Une nano IA à 27 tokens

Avec son code, Karpathy nous montre donc précisément comment fonctionne une IA générative. Et moi, pour la première fois de ma vie, j'ai vu s'animer littéralement sous mes yeux les concepts que j'enseigne dans les formations ChatGPT que je donne aux asbl de Belgique francophone.

D'abord, on prend un corpus de données. Karpathy a choisi des prénoms du monde entier, soit un fichier .txt de 32 000 entrées (mais il en reste 29 500 une fois qu'on a nettoyé les doublons).

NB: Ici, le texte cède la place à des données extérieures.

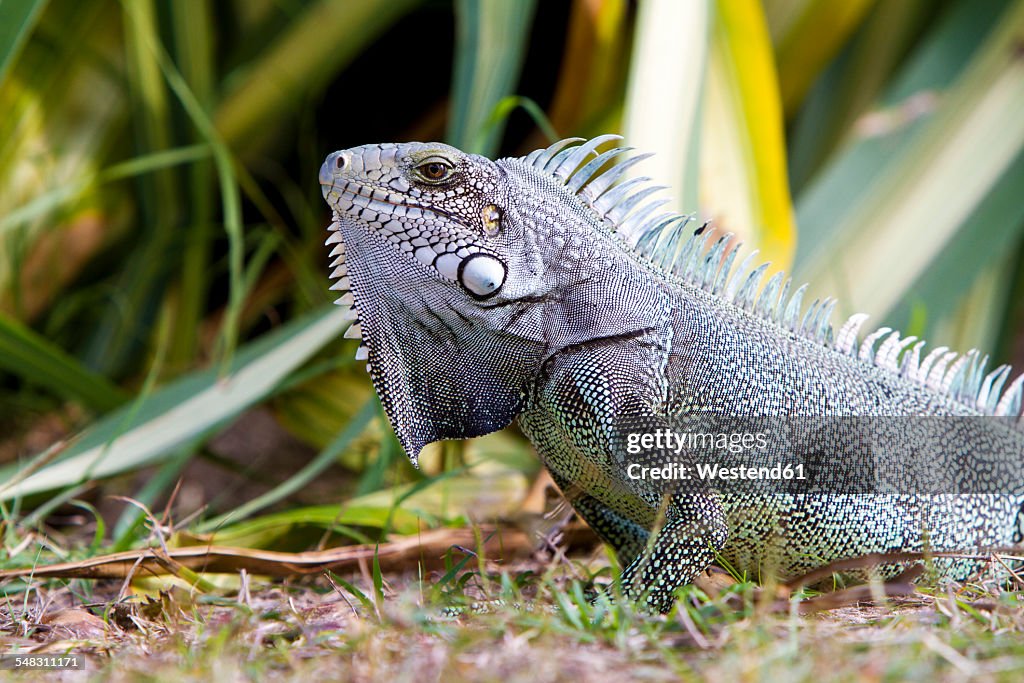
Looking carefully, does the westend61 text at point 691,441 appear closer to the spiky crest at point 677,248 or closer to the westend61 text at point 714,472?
the westend61 text at point 714,472

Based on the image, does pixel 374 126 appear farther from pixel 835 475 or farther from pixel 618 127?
pixel 835 475

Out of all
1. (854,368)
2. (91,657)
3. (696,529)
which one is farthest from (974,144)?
(91,657)

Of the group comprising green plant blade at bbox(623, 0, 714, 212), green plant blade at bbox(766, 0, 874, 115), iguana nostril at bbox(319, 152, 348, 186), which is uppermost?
green plant blade at bbox(766, 0, 874, 115)

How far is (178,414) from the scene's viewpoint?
4.56 meters

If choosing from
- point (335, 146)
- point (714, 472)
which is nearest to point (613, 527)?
point (714, 472)

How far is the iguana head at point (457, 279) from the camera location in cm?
302

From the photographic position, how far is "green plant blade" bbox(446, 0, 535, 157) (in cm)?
495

Ensuite, on en isole les plus petits constituants possibles : les tokens. Pour nos IA génératives courantes, ces tokens sont généralement des fragments de mots ou des syllabes. Dans microGPT, on revient à l'atome : ce sont les 26 lettres de l'alphabet en minuscules, sans accents ni caractères spéciaux. Plus un 27e token spécial, le BOS (Beginning Of Sequence), qui marque les débuts et les fins de mots.

Copie d'écran : ma version bidouillée'

Ma version "labo" bidouillée de microGPT, avec mes propres corpus de mots. C'est ici.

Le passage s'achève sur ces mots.